Halting the decline is just step one, with the ministry setting its sights on soon ramping up production. Egypt is working to not just cut down its energy import bill, but become a regional energy exporting powerhouse under a plan detailed in a government document seen by EnterpriseAM that we covered last week in our Hardhat deep dive. While our energy import bill is expected to reach a burdensome USD 10 bn for the next fiscal year, the state thinks it can reverse its energy trade fortunes and bring in USD 5 bn in energy exports by the end of the decade. This would raise the sector’s contribution to GDP to 8.0% by 2030, up from 5.8%.

IN CONTEXT- Badawi’s comments come as Egypt faces a widening gas supply gap heading into peak summer demand. Egypt reportedly aims to import 155-160 shipments of LNG in 2025 to close the gap between demand and supply. Egypt needs around 6.2 bn cubic feet per day (bcf/d), but domestic production only contributes roughly 4.4 bcf/d.

Fresh projects, in addition to improving productivity, are part of the plan, with the Oil Ministry finalizing 15 upstream agreements worth USD 618.5 mn, on top of 12 already signed this fiscal year totaling USD 631 mn, Badawi was quoted as saying by Al Mal. The 27 agreements cover the drilling of 123 wells and are expected to add some 41k barrels of crude oil per day and 1.4 bcf/d.

But until then, we’re going to need shipments of LNG to fill the gap — and regasification units to process them.
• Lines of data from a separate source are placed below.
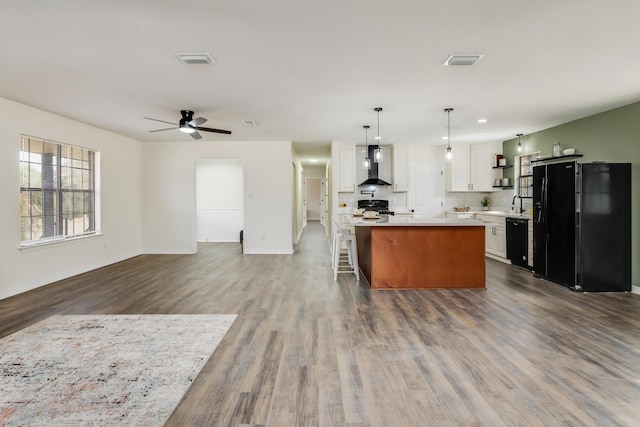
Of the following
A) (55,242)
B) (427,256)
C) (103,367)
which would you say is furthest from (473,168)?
(55,242)

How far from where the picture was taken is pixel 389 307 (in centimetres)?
375

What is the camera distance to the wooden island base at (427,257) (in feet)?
14.9

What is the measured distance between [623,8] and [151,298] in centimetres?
518

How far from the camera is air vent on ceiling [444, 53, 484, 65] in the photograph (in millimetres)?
2947

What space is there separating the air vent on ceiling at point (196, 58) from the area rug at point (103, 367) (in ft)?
8.24

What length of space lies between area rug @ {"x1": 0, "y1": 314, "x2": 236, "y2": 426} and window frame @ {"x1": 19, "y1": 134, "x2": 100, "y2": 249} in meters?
2.19

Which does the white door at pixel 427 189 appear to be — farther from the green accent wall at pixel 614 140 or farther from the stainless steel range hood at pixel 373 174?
the green accent wall at pixel 614 140

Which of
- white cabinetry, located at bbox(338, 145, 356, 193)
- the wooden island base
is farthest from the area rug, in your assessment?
white cabinetry, located at bbox(338, 145, 356, 193)

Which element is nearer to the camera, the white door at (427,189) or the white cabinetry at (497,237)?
the white cabinetry at (497,237)

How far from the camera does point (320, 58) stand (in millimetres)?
3012

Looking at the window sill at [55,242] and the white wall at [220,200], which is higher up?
the white wall at [220,200]


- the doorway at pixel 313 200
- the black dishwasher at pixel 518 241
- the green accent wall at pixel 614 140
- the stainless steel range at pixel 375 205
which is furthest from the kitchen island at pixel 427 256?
the doorway at pixel 313 200

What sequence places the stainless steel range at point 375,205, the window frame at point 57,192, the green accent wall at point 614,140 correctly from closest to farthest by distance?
the green accent wall at point 614,140, the window frame at point 57,192, the stainless steel range at point 375,205

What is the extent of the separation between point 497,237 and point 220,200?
23.0 ft
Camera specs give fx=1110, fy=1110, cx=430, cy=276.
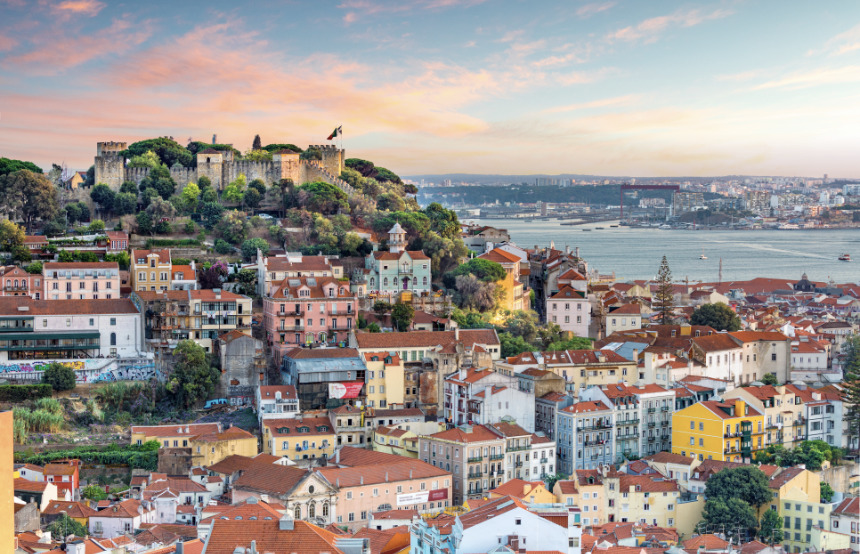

The government is mulling another floating storage and regasification unit to ease pressure on the grid ahead of peak summer demand, hoping to secure enough gas to avoid a return to rolling blackouts, unnamed sources told Bloomberg.

This would bring the number of regasification vessels helping Egypt throughout the summer months to five, alongside the recently arrived Energos Power and the already docked Hoegh Galleon in Ain Sokhna, which will soon be joined by the Energos Eskimo that’s currently in Jordan’s Aqaba and a floating storage regasification unit from Turkish state-owned energy firm BOTAS.